Yes, givers can get ahead. The secret to having more may be giving more away, claims a new book.
By Leah Eichler (CEO, r/ally)
Are you a giver or a taker?
Not in the philanthropic sense, but in your interactions with others in your professional life. Givers look for opportunities to support colleagues, or even strangers while takers jealously guard their advances and look to take advantage of a situation. Personally, I vacillate between the two but my default setting is giving.
That’s a difficult admission in the business world where “nice” is perceived as four-letter world. The truth is I am deeply committed to my own success but I don’t view it a zero-sum game, where my gains came at another’s expense. When I launched my own company, family and friends alike encouraged me to be more cutthroat, adhering to the long-held belief that givers don’t get ahead. A variety of war-like metaphors littered their advice on how to thrive in an environment motivated — according to them — exclusively by greed and power. These aphorisms are ones many of us have heard before: Eat or be eaten. Take no prisoners. It’s a dog-eat-dog world. The problem is – they just didn’t resonate.
Thankfully, givers may be getting their moment in the spotlight and it couldn’t come soon enough. Give and Take: A Revolutionary Approach to Success, by Wharton professor and organizational psychologist Adam Grant’s turns that commonly held belief about giving versus taking on its head and shows that when done properly, givers come out ahead. The idea appears to be resonating since the book hit both the New York Times and Wall Street Journal bestseller list.
In professional business settings, Mr. Grant divides people into three categories on the collaboration spectrum based on they interact with others: givers, matchers and takers. Takers, not surprisingly, put their own interests first. Takers may give to others, but only when the personal benefit outweighs the cost.
Givers pay more attention to what others need. They aren’t self-sacrificing to a fault but they offer support, mentor and share credit without worrying about how they will personally gain from an interaction. Then there are the matchers, who try to achieve an equal balance of both giving and taking. While a person can shift between the three styles, one likely remains dominant.

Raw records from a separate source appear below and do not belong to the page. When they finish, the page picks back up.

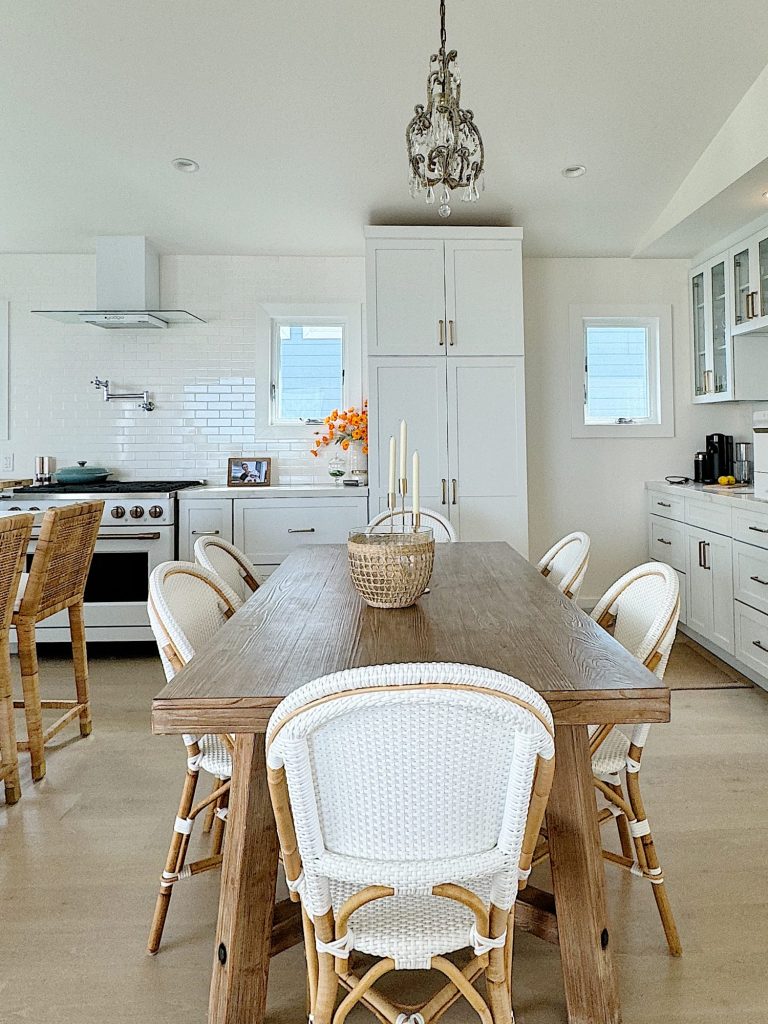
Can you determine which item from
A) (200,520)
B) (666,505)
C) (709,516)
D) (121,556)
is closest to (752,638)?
(709,516)

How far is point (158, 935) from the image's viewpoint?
168 centimetres

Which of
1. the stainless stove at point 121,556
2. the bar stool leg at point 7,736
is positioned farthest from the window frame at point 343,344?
the bar stool leg at point 7,736

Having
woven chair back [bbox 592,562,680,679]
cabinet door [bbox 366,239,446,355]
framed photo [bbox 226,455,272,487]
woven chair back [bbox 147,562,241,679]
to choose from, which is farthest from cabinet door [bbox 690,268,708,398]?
woven chair back [bbox 147,562,241,679]

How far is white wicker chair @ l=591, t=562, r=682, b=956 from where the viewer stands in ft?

According to Mr. Grant, givers find success because they build larger networks than matchers, who demand a quid pro-quo. Takers often build large networks, too, but that is often to compensate for the many bridges they burned in the process.
Inside organizations, givers not only find personal success; they turn into energizing forces that boost productivity among those around them. Citing research by University of Virginia professor Rob Cross and Andrew Parker of Stanford, this contrasts with the takers in organizations, who act like “black holes” sucking the energy from others.
Evolving from a taking to a giving corporate culture remains no easy feat, and it’s a process Mr. Grant works with many organizations on resolving.
"A lot of people assume that if you want to create a culture of givers, you should hire givers but it’s important to have takers," observed Mr. Grant. The key, he said, is rewarding and recognizing givers so "it’s not just takers hogging all of the spotlight."
Not surprisingly, technology is paving the way for companies to embrace a more collaborative approach.
"Every worker is becoming an information worker and as technology continues to push throughout the business, collaboration is a big requirement," said Wayne Ingram, Canadian managing director of technology at Accenture. He observed that social media trends, once the domain of a younger generation, have coming knocking on the doors of big enterprises and employees are "asking to collaborate in ways similar to their personal lives."
"If you don’t offer up support, you are somewhat of an outsider," he observed.
Before generously throwing away your time and resources, the extensive research Mr. Grant cites in his book shows that while givers often find themselves at the top of the success ladder, they also appear on the bottom. Giving can an asset, the book argues, but only when accomplished properly.
Some givers risk being viewed as pushovers, which can be career limiting. The ones that successfully avoid this trap have honed their ability to screen the sincerity of others.
Women, specifically, may be more likely to taken for granted since social convention expects them to be more giving than men. This way, when men do take on the role of givers, their behaviour comes across as exceptional, which may get the further.
That warning aside, one of the most encouraging parts of the book details the professional life of David Hornik, a successful venture capitalist and unapologetic giver. At one point, when Mr. Hornik was asked wanted to achieve most in life, he said, "above all, I want to demonstrate that success doesn’t have to come at someone else’s expense." I couldn’t agree more, Mr. Hornik. Let’s see if the rest of the business world is listening.